According to the Wall Street Journal, Sears has hired boutique restructuring firm M-III Partners to “prepare a bankruptcy filing that could come as soon as this week.” The short of it is that Sears has $134 million in debt due on Monday. Debt becoming due isn’t the novel thing here.
Hedge fund manager Sears chairman Eddie Lampert has usually staved off bankruptcy before by making the debt payment. But, the novel thing is that Lampert won’t be making the payment this time. Instead, he wants to restructure the company in a big way, and with mountains of debt on the balance sheet, such a restructuring would most likely include a bankruptcy filing.
So, here we are. Once one of the largest and most powerful retailers in the world, Sears is days away from a bankruptcy filing.
SHLD stock is trading down on the news. As of this writing, SHLD stock is down about 30% to fresh all-time lows of 40 cents. Given the present situation, there is only more pain ahead for SHLD, and buying the dip here is much worse than trying to catch a falling knife. It is trying to catch a bomb that is ready to explode.
How Sears Stock Got Here
Sears was once one of the largest and most powerful retailers not just in America, but in the world. As recently as 2001, both Sears and Kmart (which Sears owns) were among the ten largest retailers in the world. Today, Sears is on the verge of bankruptcy.

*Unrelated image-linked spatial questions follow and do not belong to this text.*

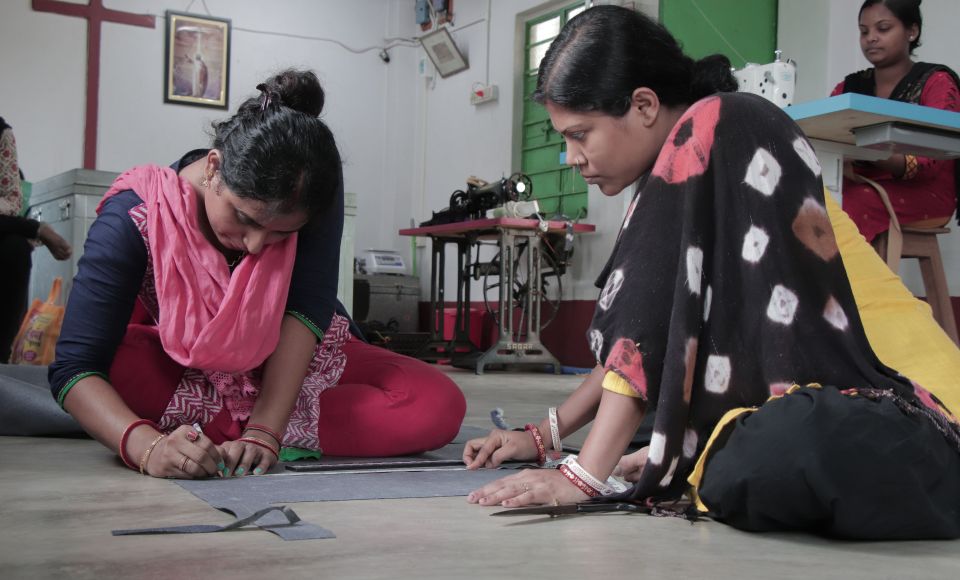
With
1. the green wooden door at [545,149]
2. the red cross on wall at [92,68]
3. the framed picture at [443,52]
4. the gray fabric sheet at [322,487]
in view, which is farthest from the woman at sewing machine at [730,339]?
the red cross on wall at [92,68]

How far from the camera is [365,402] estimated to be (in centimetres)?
224

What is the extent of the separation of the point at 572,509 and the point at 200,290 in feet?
2.99

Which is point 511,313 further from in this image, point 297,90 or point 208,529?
point 208,529

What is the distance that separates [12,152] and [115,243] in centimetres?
256

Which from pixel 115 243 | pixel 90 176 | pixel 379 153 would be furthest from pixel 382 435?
pixel 379 153

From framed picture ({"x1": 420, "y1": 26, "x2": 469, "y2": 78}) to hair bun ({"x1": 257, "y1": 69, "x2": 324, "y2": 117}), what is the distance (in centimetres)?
676

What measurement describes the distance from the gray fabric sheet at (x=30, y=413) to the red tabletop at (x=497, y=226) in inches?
154

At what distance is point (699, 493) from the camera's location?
1.39m

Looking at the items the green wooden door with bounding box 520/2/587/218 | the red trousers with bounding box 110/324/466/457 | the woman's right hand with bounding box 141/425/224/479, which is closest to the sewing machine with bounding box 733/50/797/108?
the red trousers with bounding box 110/324/466/457

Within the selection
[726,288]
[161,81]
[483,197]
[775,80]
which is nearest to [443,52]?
[161,81]

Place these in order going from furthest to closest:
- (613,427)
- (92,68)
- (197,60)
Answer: (197,60) < (92,68) < (613,427)

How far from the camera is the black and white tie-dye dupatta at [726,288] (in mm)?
1379

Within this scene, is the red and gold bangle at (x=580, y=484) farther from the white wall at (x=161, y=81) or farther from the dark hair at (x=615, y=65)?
the white wall at (x=161, y=81)

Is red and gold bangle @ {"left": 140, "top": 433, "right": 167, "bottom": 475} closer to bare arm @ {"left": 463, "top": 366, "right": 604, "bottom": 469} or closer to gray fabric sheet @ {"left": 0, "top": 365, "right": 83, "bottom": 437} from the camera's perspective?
bare arm @ {"left": 463, "top": 366, "right": 604, "bottom": 469}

The demise of Sears is one of the more interesting stories in the market, and it is full of lessons for market observers. The two biggest of those lessons? Leverage can be a company’s Achilles heel, and cost-cutting without investment usually kills growth.
Many would say the Sears ship sunk because of the massive debt load on the company’s balance sheet. As losses ran up, so did the company’s debt load. With such a large debt load, Sears’ hands were tied when it came to improving operations. They didn’t have enough cash to do so, and even if they funded such improvements through debt, that would only further burden the already distressed company. Plus, the debt became a ticking time bomb. With losses adding up and finite resources on the balance sheet, eventually the debt bomb would explode and Sears would file for bankruptcy.

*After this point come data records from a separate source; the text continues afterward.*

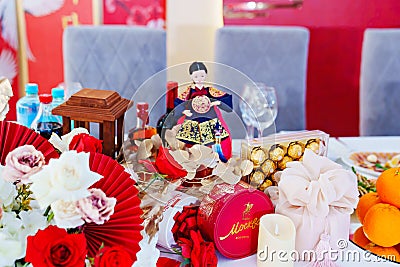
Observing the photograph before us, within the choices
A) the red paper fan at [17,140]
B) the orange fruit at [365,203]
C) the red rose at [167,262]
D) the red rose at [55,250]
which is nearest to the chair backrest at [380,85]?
the orange fruit at [365,203]

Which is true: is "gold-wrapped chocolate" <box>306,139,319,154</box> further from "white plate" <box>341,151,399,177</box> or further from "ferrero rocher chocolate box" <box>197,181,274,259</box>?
"white plate" <box>341,151,399,177</box>

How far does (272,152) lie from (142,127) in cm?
30

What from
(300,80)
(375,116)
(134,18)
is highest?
(134,18)

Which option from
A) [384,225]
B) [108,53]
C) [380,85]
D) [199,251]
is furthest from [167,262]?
Answer: [380,85]

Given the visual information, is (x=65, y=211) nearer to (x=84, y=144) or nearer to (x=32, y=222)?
(x=32, y=222)

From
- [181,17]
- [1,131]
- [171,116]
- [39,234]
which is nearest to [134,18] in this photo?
[181,17]

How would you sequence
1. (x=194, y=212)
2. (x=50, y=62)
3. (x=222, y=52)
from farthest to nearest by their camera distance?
1. (x=50, y=62)
2. (x=222, y=52)
3. (x=194, y=212)

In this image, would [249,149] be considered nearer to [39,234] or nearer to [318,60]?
[39,234]

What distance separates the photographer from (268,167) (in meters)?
1.05

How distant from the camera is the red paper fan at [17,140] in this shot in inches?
31.3

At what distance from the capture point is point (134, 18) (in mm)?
2645

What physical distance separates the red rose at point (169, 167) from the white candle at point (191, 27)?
5.42ft

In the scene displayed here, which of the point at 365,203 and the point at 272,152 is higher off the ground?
the point at 272,152

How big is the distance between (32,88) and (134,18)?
1.33 metres
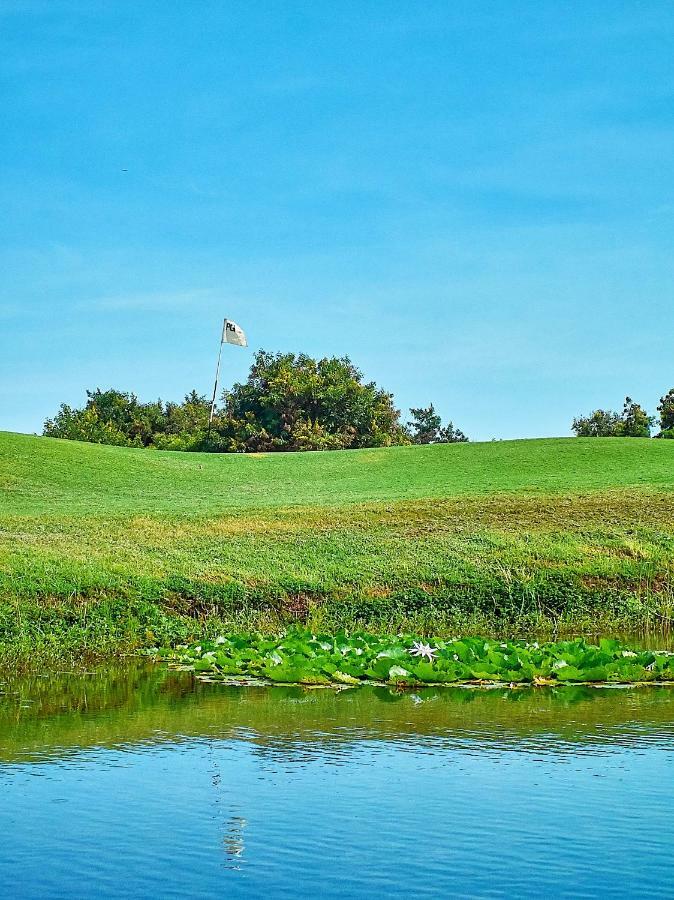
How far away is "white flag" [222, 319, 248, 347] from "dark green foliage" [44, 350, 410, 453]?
41.8ft

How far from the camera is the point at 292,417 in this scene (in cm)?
7319

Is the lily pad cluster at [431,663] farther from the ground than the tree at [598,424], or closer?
closer

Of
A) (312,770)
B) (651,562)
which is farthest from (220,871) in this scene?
(651,562)

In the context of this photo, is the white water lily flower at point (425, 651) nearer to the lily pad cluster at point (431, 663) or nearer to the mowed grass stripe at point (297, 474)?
the lily pad cluster at point (431, 663)

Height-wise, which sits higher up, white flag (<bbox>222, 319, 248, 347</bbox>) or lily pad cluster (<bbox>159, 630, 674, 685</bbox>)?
white flag (<bbox>222, 319, 248, 347</bbox>)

The other big thing that crippled Sears was a focus on cost-cutting at the expense of growth and improvement. As e-commerce went mainstream at the start of this decade, Sears started losing market share and sales dropped. In response, Sears should have invested into e-commerce, updated store presentations, and improved product assortment.
Instead, Sears cut expenses and ran a “bare bones” model. That didn’t help the situation. Without a formidable e-commerce presence, Sears missed out on the whole e-commerce train. And, without pleasant store presentations, consumers who did still shop in-store didn’t want to shop at Sears locations. Thus, by cutting out expenses without investing, Sears made itself the eyesore of retail.
Where Sears Goes Next
Eddie Lampert has a plan for SHLD stock. He wants to restructure the whole business to make it a smaller and actually profitable operation.

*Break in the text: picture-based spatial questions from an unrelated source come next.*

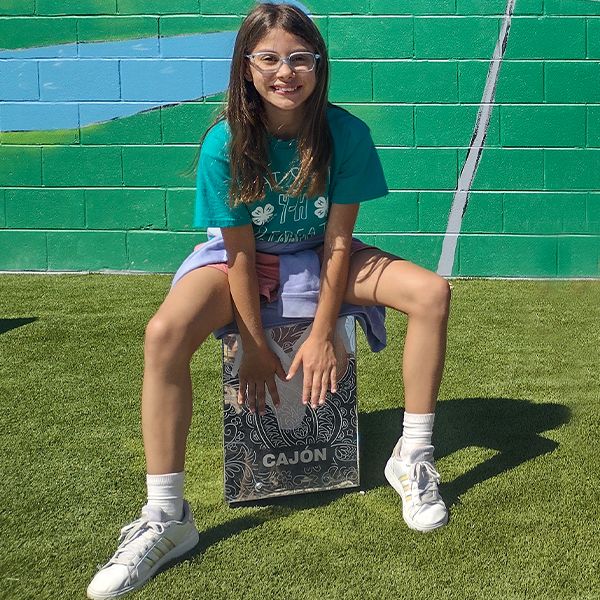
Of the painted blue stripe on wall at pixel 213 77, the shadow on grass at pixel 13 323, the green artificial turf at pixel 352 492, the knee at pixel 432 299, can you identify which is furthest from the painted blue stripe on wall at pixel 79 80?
the knee at pixel 432 299

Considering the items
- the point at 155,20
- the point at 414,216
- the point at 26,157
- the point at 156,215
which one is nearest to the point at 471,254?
the point at 414,216

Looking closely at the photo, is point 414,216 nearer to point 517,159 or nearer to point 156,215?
point 517,159

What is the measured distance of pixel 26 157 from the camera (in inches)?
189

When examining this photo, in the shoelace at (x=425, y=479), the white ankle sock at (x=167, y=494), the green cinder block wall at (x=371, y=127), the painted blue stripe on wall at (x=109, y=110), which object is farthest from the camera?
the painted blue stripe on wall at (x=109, y=110)

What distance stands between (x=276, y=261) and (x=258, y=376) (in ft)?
0.88

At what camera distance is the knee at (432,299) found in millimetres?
1910

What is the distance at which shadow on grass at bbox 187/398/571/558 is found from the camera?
6.47ft

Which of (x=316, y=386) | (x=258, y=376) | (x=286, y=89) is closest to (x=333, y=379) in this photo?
(x=316, y=386)

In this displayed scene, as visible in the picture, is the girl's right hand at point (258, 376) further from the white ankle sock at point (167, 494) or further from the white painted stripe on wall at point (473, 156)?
the white painted stripe on wall at point (473, 156)

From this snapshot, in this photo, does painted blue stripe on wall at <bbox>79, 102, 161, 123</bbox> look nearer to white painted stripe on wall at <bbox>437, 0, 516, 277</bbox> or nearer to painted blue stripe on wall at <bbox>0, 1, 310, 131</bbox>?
painted blue stripe on wall at <bbox>0, 1, 310, 131</bbox>

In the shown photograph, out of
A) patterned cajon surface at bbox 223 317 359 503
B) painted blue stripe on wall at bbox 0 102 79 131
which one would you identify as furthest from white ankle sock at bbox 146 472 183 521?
painted blue stripe on wall at bbox 0 102 79 131

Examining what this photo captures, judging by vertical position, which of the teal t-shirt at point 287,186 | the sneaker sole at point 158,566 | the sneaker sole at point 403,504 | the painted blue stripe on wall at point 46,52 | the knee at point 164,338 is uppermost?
the painted blue stripe on wall at point 46,52

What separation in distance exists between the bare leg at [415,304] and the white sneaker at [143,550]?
1.89ft

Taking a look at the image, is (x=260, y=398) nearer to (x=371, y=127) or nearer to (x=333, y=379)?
(x=333, y=379)
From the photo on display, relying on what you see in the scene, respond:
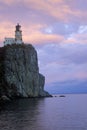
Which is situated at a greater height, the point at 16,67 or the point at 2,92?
the point at 16,67

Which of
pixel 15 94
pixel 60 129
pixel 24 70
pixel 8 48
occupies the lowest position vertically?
pixel 60 129

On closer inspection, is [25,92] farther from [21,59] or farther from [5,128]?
[5,128]

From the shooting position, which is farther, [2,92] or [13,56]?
[13,56]

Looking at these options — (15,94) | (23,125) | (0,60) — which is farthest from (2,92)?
(23,125)

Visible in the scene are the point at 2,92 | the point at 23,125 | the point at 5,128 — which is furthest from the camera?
the point at 2,92

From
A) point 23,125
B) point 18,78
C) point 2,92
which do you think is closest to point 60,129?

Specifically, Lampert wants to sell $1.5 billion in real estate and divest $1.75 billion of other assets. In so doing, he hopes to cut $1 billion from the company’s $5.5 billion debt load. The end result will be a smaller Sears that will be able to invest in itself and hopefully turn a profit.
I think this could happen. The only way Sears stock survives is if it shrinks by a ton.
But, such a restructuring will be tough, costly and time-consuming. And, it would likely happen after a bankruptcy filing and after current shareholders are wiped out.
Thus, buying SHLD stock here seems like a lost cause.
Bottom Line on SHLD Stock
The SHLD bankruptcy that we all knew was coming is almost here. As such, there is no reason to own SHLD stock at this point in time.
As of this writing, Luke was long WMT.